§ PROBLEM 1
Reproduce the weight-variance text starting at "The only difference" and ending at "deviations (+/- 3).", swapping "normal distribution" for "bell curve".
§ PROBLEM 2
According to the weight-variance text, what is the square root of the variance called?

___ PROVIDED TEXT ___

Now that sum of 30 squared deviations divided by the 29 degrees of
freedom is precisely what you have been taught is the VARIANCE of your
weight. (Its square root is the STANDARD deviation, which is what is
rather like an "average" deviation.)

Compare that to the sandwich machine that varies daily in which of the
six numbers gives you your lunch: Suppose someone else's lunch (not
yours) depends on their being able to guess your weight EXACTLY each
day (rounded off to the nearest pound). This means that any day you can
weigh 9 stone exactly, or 9 stone +1 pound, +2 pounds, +3 pounds or -1
pound, -2 pounds, or -3 pounds. If, as with the sandwich machine, all 7
of these possible deviations (0, +1, +2, +3, -1, -2, -3) were equally
likely, then that person's chance of lunch would be 1/7 and his
uncertainty would be 6/7, just as with the sandwich machine,

The only difference in the case of the variance of your weight is that
the 7 deviations are not equally likely. Their real likelihood is the
shape of the normal distribution: Small deviations are more likely
than big ones. In fact, the person is best guessing exactly 9 stone
each time, the exact midpoint of the distribution (i.e., 0 deviation),
because the rest of the possibilities will happen much less often,
especially the biggest deviations (+/- 3).

___ SUPPLIED INFORMATION ___

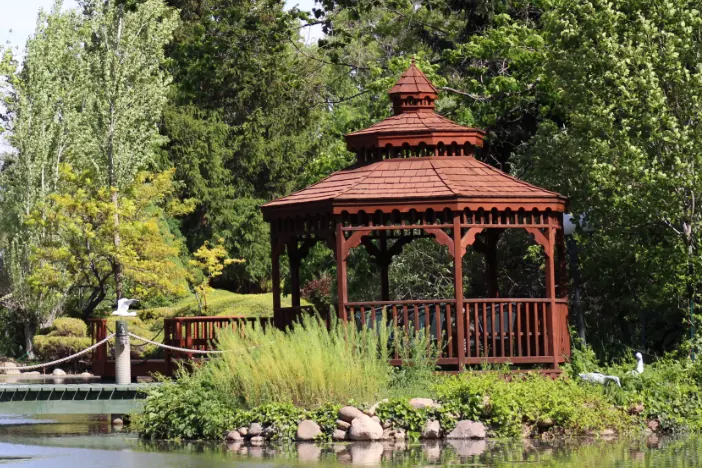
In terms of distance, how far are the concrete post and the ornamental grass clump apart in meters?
3.94

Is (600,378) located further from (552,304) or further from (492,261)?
(492,261)

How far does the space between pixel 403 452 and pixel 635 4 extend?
7948 millimetres

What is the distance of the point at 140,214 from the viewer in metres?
34.2

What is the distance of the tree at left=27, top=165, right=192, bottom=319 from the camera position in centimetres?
3275

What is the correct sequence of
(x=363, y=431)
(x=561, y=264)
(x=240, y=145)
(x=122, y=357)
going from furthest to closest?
(x=240, y=145), (x=122, y=357), (x=561, y=264), (x=363, y=431)

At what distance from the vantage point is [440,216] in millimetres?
18516

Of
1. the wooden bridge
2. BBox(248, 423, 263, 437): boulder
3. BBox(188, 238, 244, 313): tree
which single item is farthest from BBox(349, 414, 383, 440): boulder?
BBox(188, 238, 244, 313): tree

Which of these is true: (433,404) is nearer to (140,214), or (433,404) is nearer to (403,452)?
(403,452)

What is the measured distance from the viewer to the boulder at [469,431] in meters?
16.0

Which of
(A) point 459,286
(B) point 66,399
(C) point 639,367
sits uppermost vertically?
(A) point 459,286

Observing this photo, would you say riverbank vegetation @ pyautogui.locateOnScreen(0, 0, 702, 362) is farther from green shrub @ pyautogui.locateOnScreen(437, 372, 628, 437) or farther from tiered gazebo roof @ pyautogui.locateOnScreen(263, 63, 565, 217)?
green shrub @ pyautogui.locateOnScreen(437, 372, 628, 437)

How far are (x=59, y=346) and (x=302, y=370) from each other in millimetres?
16899

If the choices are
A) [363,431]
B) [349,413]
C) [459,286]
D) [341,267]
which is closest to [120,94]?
[341,267]

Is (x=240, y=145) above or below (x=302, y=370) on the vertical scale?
above
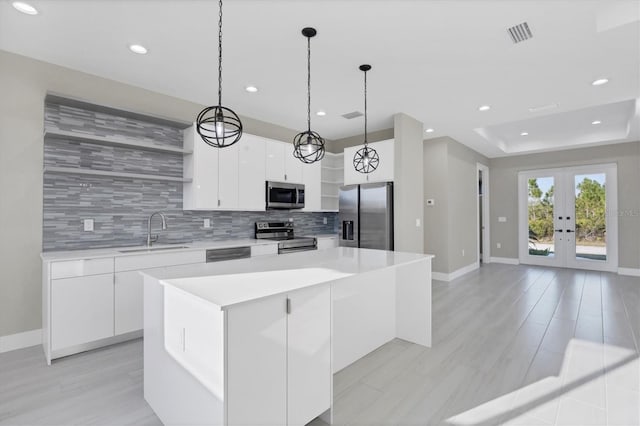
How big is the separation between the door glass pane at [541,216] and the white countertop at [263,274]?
593cm

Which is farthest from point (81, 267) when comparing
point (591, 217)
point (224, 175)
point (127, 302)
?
point (591, 217)

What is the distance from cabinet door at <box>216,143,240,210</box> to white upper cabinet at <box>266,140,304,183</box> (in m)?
0.53

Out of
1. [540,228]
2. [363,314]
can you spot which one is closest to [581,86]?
[363,314]

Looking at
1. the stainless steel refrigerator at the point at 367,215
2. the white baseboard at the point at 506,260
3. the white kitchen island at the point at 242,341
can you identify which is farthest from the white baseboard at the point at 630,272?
the white kitchen island at the point at 242,341

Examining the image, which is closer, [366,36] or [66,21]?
[66,21]

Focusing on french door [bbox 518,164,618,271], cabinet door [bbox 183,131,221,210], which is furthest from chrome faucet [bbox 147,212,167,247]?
french door [bbox 518,164,618,271]

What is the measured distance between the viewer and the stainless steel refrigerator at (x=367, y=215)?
4266mm

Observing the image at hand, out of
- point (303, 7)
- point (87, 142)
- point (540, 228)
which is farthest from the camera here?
point (540, 228)

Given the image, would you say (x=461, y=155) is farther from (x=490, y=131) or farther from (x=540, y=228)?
(x=540, y=228)

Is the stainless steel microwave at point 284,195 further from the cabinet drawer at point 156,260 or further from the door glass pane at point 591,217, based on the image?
the door glass pane at point 591,217

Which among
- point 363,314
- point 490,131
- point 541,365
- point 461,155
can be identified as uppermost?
point 490,131

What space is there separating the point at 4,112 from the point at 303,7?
9.04ft

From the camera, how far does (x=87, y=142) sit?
309 centimetres

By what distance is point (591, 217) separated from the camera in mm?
6367
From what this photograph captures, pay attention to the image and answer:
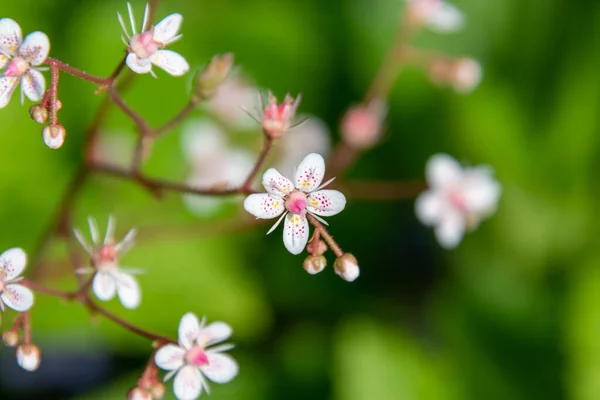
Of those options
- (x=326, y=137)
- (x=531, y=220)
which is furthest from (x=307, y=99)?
(x=531, y=220)

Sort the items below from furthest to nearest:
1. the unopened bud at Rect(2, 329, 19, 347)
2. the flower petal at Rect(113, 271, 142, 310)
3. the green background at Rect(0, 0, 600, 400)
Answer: the green background at Rect(0, 0, 600, 400) → the flower petal at Rect(113, 271, 142, 310) → the unopened bud at Rect(2, 329, 19, 347)

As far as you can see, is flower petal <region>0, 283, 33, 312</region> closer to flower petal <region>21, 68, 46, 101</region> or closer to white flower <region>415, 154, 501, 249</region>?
flower petal <region>21, 68, 46, 101</region>

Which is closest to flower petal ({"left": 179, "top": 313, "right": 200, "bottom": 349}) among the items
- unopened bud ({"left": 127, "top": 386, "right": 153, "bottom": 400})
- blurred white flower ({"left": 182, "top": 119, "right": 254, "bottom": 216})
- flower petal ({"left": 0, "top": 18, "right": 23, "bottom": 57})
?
unopened bud ({"left": 127, "top": 386, "right": 153, "bottom": 400})

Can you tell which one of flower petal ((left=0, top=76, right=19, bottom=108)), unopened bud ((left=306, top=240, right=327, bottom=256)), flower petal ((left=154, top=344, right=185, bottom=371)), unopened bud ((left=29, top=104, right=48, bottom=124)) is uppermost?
flower petal ((left=0, top=76, right=19, bottom=108))

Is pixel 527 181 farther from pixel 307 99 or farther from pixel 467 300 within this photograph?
pixel 307 99

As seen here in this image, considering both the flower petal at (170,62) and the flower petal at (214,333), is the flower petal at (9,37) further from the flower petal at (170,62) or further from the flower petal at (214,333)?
the flower petal at (214,333)

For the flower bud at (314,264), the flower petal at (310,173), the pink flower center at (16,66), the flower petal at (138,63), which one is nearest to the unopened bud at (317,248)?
the flower bud at (314,264)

___

§ OUTPUT 1
The only difference in the case of the variance of your weight is that
the 7 deviations are not equally likely. Their real likelihood is the
shape of the bell curve: Small deviations are more likely
than big ones. In fact, the person is best guessing exactly 9 stone
each time, the exact midpoint of the distribution (i.e., 0 deviation),
because the rest of the possibilities will happen much less often,
especially the biggest deviations (+/- 3).

§ OUTPUT 2
The standard deviation.